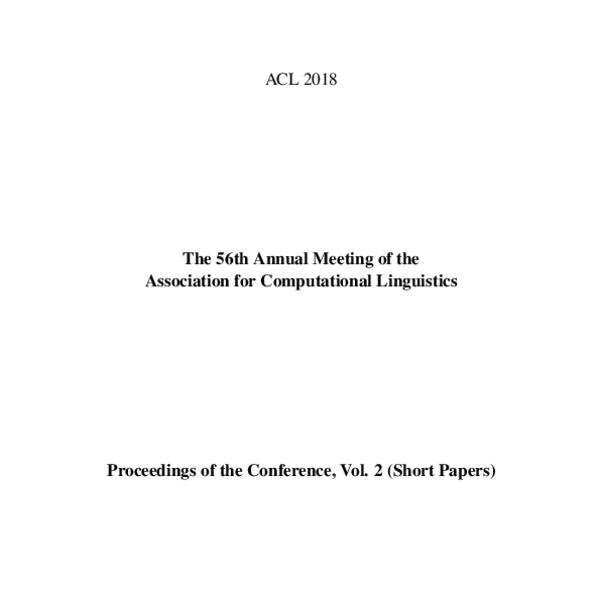 ACL 2018

The 56th Annual Meeting of the
Association for Computational Linguistics

Proceedings of the Conference, Vol. 2 (Short Papers)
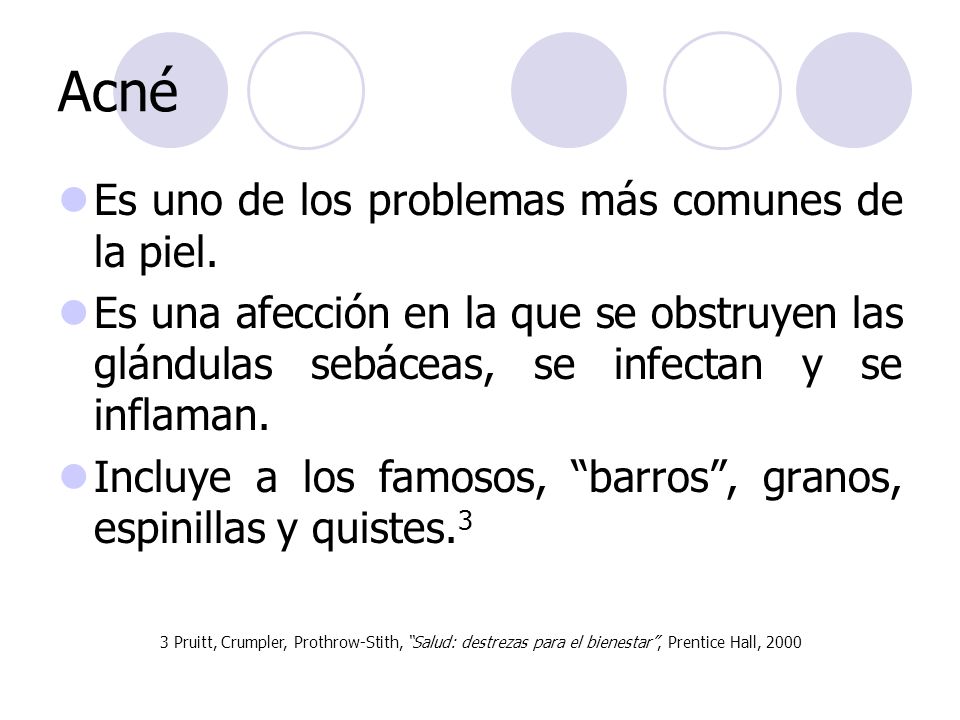 Acné

Es uno de los problemas más comunes de la piel.

Es una afección en la que se obstruyen las glándulas sebáceas, se infectan y se inflaman.

Incluye a los famosos, “barros”, granos, espinillas y quistes.$^3$

3 Pruitt, Crumpler, Prothrow-Stith, “Salud: destrezas para el bienestar”, Prentice Hall, 2000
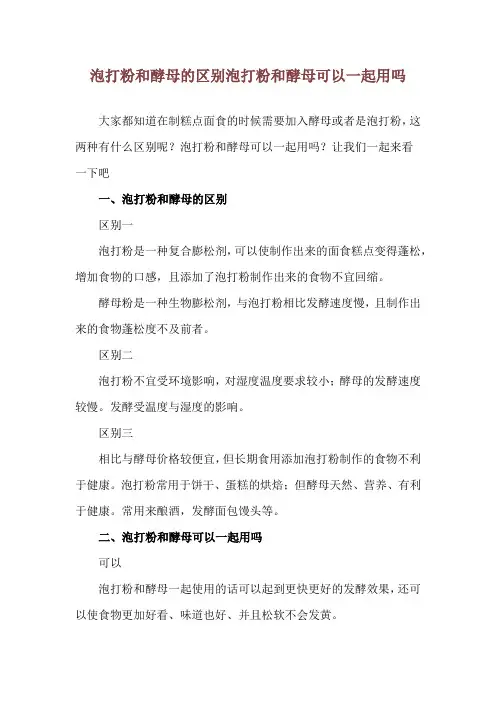 泡打粉和酵母的区别泡打粉和酵母可以一起用吗

大家都知道在制糕点面食的时候需要加入酵母或者是泡打粉，这两种有什么区别呢？泡打粉和酵母可以一起用吗？让我们一起来看一下吧

一、泡打粉和酵母的区别

区别一

泡打粉是一种复合膨松剂，可以使制作出来的面食糕点变得蓬松，增加食物的口感，且添加了泡打粉制作出来的食物不宜回缩。

酵母粉是一种生物膨松剂，与泡打粉相比发酵速度慢，且制作出来的食物蓬松度不及前者。

区别二

泡打粉不宜受环境影响，对湿度温度要求较小；酵母的发酵速度较慢。发酵受温度与湿度的影响。

区别三

相比与酵母价格较便宜，但长期食用添加泡打粉制作的食物不利于健康。泡打粉常用于饼干、蛋糕的烘焙；但酵母天然、营养、有利于健康。常用来酿酒，发酵面包馒头等。

二、泡打粉和酵母可以一起用吗

可以

泡打粉和酵母一起使用的话可以起到更快更好的发酵效果，还可以使食物更加好看、味道也好、并且松软不会发黄。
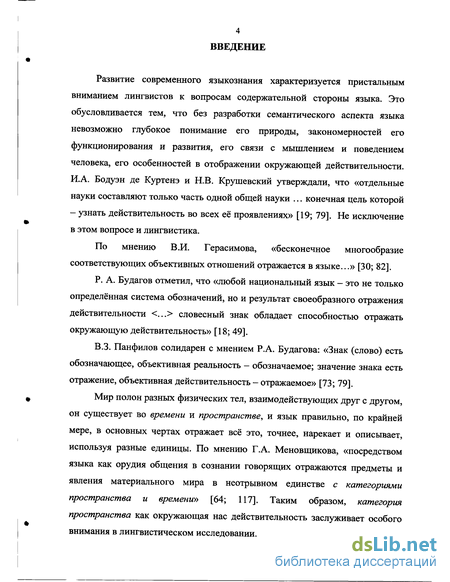 4

ВВЕДЕНИЕ

Развитие современного языкознания характеризуется пристальным вниманием лингвистов к вопросам содержательной стороны языка. Это обусловливается тем, что без разработки семантического аспекта языка невозможно глубокое понимание его природы, закономерностей его функционирования и развития, его связи с мышлением и поведением человека, его особенностей в отображении окружающей действительности. И.А. Бодуэн де Куртенэ и Н.В. Крушевский утверждали, что «отдельные науки составляют только часть одной общей науки … конечная цель которой – узнать действительность во всех её проявлениях» [19; 79]. Не исключение в этом вопросе и лингвистика.

По мнению В.И. Герасимова, «бесконечное многообразие соответствующих объективных отношений отражается в языке…» [30; 82].

Р. А. Будагов отметил, что «любой национальный язык – это не только определённая система обозначений, но и результат своеобразного отражения действительности <…> словесный знак обладает способностью отражать окружающую действительность» [18; 49].

В.З. Панфилов солидарен с мнением Р.А. Будагова: «Знак (слово) есть обозначающее, объективная реальность – обозначаемое; значение знака есть отражение, объективная действительность – отражаемое» [73; 79].

Мир полон разных физических тел, взаимодействующих друг с другом, он существует во времени и пространстве, и язык правильно, по крайней мере, в основных чертах отражает всё это, точнее, нарекает и описывает, используя разные единицы. По мнению Г.А. Меновщикова, «посредством языка как орудия общения в сознании говорящих отражаются предметы и явления материального мира в неотрывном единстве с категориями пространства и времени» [64; 117]. Таким образом, категория пространства как окружающая нас действительность заслуживает особого внимания в лингвистическом исследовании.

dsLib.net
библиотека диссертаций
◇ ◇ ◇ ◇ ◇
Exercise description: In your copy, include every record word for word but no pictures.

Problem solution:
 ACL 2018

The 56th Annual Meeting of the
Association for Computational Linguistics

Proceedings of the Conference, Vol. 2 (Short Papers)
 Acné

Es uno de los problemas más comunes de la piel.

Es una afección en la que se obstruyen las glándulas sebáceas, se infectan y se inflaman.

Incluye a los famosos, “barros”, granos, espinillas y quistes.$^3$

3 Pruitt, Crumpler, Prothrow-Stith, “Salud: destrezas para el bienestar”, Prentice Hall, 2000
 泡打粉和酵母的区别泡打粉和酵母可以一起用吗

大家都知道在制糕点面食的时候需要加入酵母或者是泡打粉，这两种有什么区别呢？泡打粉和酵母可以一起用吗？让我们一起来看一下吧

一、泡打粉和酵母的区别

区别一

泡打粉是一种复合膨松剂，可以使制作出来的面食糕点变得蓬松，增加食物的口感，且添加了泡打粉制作出来的食物不宜回缩。

酵母粉是一种生物膨松剂，与泡打粉相比发酵速度慢，且制作出来的食物蓬松度不及前者。

区别二

泡打粉不宜受环境影响，对湿度温度要求较小；酵母的发酵速度较慢。发酵受温度与湿度的影响。

区别三

相比与酵母价格较便宜，但长期食用添加泡打粉制作的食物不利于健康。泡打粉常用于饼干、蛋糕的烘焙；但酵母天然、营养、有利于健康。常用来酿酒，发酵面包馒头等。

二、泡打粉和酵母可以一起用吗

可以

泡打粉和酵母一起使用的话可以起到更快更好的发酵效果，还可以使食物更加好看、味道也好、并且松软不会发黄。
 4

ВВЕДЕНИЕ

Развитие современного языкознания характеризуется пристальным вниманием лингвистов к вопросам содержательной стороны языка. Это обусловливается тем, что без разработки семантического аспекта языка невозможно глубокое понимание его природы, закономерностей его функционирования и развития, его связи с мышлением и поведением человека, его особенностей в отображении окружающей действительности. И.А. Бодуэн де Куртенэ и Н.В. Крушевский утверждали, что «отдельные науки составляют только часть одной общей науки … конечная цель которой – узнать действительность во всех её проявлениях» [19; 79]. Не исключение в этом вопросе и лингвистика.

По мнению В.И. Герасимова, «бесконечное многообразие соответствующих объективных отношений отражается в языке…» [30; 82].

Р. А. Будагов отметил, что «любой национальный язык – это не только определённая система обозначений, но и результат своеобразного отражения действительности <…> словесный знак обладает способностью отражать окружающую действительность» [18; 49].

В.З. Панфилов солидарен с мнением Р.А. Будагова: «Знак (слово) есть обозначающее, объективная реальность – обозначаемое; значение знака есть отражение, объективная действительность – отражаемое» [73; 79].

Мир полон разных физических тел, взаимодействующих друг с другом, он существует во времени и пространстве, и язык правильно, по крайней мере, в основных чертах отражает всё это, точнее, нарекает и описывает, используя разные единицы. По мнению Г.А. Меновщикова, «посредством языка как орудия общения в сознании говорящих отражаются предметы и явления материального мира в неотрывном единстве с категориями пространства и времени» [64; 117]. Таким образом, категория пространства как окружающая нас действительность заслуживает особого внимания в лингвистическом исследовании.

dsLib.net
библиотека диссертаций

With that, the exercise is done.